Across her four-decade career, Kaija Saariaho wrote many orchestral works — including those with electronics — plus chamber music, vocal works, and five operas. In 2016, with her opera L’amour de loin, she became the first woman to have a work staged by the Metropolitan Opera in over 100 years. 

Her works have been commissioned by the Berlin Philharmonic, the Boston Symphony Orchestra, Lincoln Center, and the Finnish National Opera. Her frequent collaborators included soprano Dawn Upshaw and conductor Susanna Malkki.

Saariaho was born Kaija Anneli Laakkonen, in Helsinki in 1952, as the eldest of three children. She began playing the violin at age six and the piano at age eight, and soon developed an interest in composition. 
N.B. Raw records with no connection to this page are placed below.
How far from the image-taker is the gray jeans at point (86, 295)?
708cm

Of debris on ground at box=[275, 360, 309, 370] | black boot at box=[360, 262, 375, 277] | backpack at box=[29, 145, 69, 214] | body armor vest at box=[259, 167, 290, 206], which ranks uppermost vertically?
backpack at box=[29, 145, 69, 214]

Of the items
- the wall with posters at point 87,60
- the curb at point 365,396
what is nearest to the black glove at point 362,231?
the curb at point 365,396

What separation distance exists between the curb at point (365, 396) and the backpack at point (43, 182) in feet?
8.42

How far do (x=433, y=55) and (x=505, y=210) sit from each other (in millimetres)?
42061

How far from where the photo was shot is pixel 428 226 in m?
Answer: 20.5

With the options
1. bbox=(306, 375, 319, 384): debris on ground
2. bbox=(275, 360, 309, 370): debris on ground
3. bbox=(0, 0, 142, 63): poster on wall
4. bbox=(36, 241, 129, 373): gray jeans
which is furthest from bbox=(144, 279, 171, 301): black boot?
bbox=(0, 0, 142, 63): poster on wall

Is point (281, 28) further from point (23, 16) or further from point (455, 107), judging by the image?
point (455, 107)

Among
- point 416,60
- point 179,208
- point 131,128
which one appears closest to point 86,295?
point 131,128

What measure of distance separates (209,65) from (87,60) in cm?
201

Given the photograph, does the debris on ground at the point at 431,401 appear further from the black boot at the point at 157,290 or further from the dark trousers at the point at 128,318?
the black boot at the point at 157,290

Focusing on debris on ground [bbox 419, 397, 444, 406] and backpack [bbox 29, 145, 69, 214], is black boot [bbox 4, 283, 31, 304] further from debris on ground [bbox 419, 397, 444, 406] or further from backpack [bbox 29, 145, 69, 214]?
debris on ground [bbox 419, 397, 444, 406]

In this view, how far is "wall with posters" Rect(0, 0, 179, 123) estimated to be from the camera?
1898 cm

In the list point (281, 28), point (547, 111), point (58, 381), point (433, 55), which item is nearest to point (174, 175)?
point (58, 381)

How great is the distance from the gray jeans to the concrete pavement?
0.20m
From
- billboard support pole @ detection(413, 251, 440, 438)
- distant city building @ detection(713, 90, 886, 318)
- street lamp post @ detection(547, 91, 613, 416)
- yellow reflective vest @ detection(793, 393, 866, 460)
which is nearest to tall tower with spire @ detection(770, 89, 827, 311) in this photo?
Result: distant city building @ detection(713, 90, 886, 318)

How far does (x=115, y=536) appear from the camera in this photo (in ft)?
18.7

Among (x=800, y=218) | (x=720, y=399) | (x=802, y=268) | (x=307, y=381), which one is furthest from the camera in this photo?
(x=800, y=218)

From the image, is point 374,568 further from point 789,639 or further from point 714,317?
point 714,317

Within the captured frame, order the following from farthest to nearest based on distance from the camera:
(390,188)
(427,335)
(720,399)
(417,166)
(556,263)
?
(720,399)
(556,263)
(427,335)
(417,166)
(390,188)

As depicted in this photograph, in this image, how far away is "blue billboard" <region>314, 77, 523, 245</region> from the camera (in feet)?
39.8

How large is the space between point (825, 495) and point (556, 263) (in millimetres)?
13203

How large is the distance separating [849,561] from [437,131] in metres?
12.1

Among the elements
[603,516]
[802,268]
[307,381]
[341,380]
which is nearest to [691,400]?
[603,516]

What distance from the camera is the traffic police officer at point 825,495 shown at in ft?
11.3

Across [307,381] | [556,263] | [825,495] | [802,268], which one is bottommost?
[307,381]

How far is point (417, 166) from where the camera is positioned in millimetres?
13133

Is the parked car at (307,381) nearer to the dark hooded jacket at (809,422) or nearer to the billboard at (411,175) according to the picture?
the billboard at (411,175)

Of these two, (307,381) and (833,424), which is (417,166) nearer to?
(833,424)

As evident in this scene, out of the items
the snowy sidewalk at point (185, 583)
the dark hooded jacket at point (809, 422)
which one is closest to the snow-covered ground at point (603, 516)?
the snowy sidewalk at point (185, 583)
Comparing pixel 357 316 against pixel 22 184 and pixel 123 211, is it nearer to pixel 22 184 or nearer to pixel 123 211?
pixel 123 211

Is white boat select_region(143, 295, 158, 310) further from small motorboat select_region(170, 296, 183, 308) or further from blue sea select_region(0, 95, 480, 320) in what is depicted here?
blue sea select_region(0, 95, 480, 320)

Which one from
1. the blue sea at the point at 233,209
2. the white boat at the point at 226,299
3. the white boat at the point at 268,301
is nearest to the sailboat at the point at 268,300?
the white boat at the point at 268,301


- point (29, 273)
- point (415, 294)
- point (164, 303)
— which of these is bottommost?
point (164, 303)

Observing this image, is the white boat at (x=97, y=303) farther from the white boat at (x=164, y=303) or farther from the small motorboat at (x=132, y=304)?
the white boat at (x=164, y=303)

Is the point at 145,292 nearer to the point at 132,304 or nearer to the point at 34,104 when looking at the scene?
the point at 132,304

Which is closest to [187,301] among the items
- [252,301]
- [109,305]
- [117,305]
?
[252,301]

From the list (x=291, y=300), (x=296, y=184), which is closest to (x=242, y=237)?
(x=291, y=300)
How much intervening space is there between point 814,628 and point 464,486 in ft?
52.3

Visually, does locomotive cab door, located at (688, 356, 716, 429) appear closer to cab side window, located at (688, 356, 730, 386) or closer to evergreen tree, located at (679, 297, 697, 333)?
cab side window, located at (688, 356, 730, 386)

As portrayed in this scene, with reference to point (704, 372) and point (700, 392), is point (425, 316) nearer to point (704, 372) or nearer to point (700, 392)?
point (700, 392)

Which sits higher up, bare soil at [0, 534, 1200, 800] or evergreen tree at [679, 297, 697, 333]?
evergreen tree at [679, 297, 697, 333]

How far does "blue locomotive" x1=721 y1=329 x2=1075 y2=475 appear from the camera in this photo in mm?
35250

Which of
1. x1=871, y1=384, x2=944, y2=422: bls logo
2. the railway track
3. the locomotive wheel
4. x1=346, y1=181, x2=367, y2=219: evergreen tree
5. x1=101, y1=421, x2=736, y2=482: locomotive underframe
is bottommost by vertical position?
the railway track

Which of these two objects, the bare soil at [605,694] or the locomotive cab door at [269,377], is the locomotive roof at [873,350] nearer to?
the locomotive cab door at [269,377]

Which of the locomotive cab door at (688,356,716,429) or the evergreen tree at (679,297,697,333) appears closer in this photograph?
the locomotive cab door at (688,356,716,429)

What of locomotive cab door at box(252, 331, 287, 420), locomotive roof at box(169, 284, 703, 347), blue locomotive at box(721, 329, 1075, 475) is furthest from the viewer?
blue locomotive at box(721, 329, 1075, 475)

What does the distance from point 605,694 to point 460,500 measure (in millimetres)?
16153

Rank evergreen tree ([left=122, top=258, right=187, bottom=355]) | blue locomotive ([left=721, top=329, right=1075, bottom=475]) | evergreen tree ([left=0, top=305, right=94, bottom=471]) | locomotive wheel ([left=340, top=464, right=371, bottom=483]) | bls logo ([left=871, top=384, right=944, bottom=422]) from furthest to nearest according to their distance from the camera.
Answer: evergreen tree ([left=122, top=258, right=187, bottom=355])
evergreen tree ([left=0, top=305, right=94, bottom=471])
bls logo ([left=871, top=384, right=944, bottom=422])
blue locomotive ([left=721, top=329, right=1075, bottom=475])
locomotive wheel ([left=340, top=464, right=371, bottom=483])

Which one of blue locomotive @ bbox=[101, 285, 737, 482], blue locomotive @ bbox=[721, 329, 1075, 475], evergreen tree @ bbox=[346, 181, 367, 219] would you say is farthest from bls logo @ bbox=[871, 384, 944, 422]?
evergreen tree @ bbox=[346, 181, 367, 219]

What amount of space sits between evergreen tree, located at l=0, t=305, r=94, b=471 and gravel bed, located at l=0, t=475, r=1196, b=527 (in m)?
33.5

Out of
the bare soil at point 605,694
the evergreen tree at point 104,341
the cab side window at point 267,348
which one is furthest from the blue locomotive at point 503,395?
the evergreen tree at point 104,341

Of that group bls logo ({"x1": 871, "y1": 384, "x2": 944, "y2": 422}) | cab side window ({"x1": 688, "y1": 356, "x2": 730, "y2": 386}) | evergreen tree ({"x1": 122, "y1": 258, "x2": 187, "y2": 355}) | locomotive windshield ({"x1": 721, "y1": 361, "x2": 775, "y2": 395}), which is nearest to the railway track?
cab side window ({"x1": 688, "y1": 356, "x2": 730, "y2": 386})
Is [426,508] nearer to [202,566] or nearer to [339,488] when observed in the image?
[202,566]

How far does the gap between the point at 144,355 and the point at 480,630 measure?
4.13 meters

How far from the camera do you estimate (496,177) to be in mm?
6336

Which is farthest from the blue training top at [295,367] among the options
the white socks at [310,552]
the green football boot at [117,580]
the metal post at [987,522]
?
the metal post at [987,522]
A graduate of the Rudolf Steiner School and the Helsinki Conservatory of Music, she was also a graphic design student at the Institute of Industrial Arts.

She later attended the Sibelius Conservatory, where her classmates included composer Magnus Lindberg, and conductors Esa-Pekka Salonen and Jukka-Pekka Saraste, plus studied with composer Brian Ferneyhough in Germany. Her first marriage was to Markku Saariaho, whose surname she took on.

Her accolades have included the Grawemeyer Award; the Nemmers, Sonning and Polar Music Prizes; and the Frontiers of Knowledge Award for music. In 2019, she was voted the greatest living composer by a BBC Music Magazine panel of 174 of her peers, according to NPR.

“I always imagined music through light,” Saariaho said in 2010, reflecting on her synesthesia. “My music is all about color and light, and this is what led me to the stage…Certainly I don’t make efforts to be mysterious…But music itself is a big mystery. We cannot really explain why music affects us so strongly. For me, music is as important as love, as powerful and inexplicable.”

Upon her move to Paris in 1982, she enrolled in IRCAM, an institute founded by Pierre Boulez for the study of acoustics, electronics, and computer technology. She would remain in Paris for the rest of her life.

Her last piece is a trumpet concerto titled Hush, which will premiere in Helsinki this August. Additionally, her latest opera Innocence, will be performed at the Met in the 2025/26 season.

“It is with great sadness that we learn of the death of composer Kaija Saariaho with whom we shared so many wonderful musical moments,” tweeted the Orchestre de Paris. “Our thoughts go out to his loved ones and family.”

Ms. Saariaho is survived by her husband, composer and multimedia artist Jean-Baptiste Barrière, and their two children — writer-director Aleksi Barrière and violinist-conductor Aliisa Neige Barrière.

Our condolences to her family, friends, and colleagues.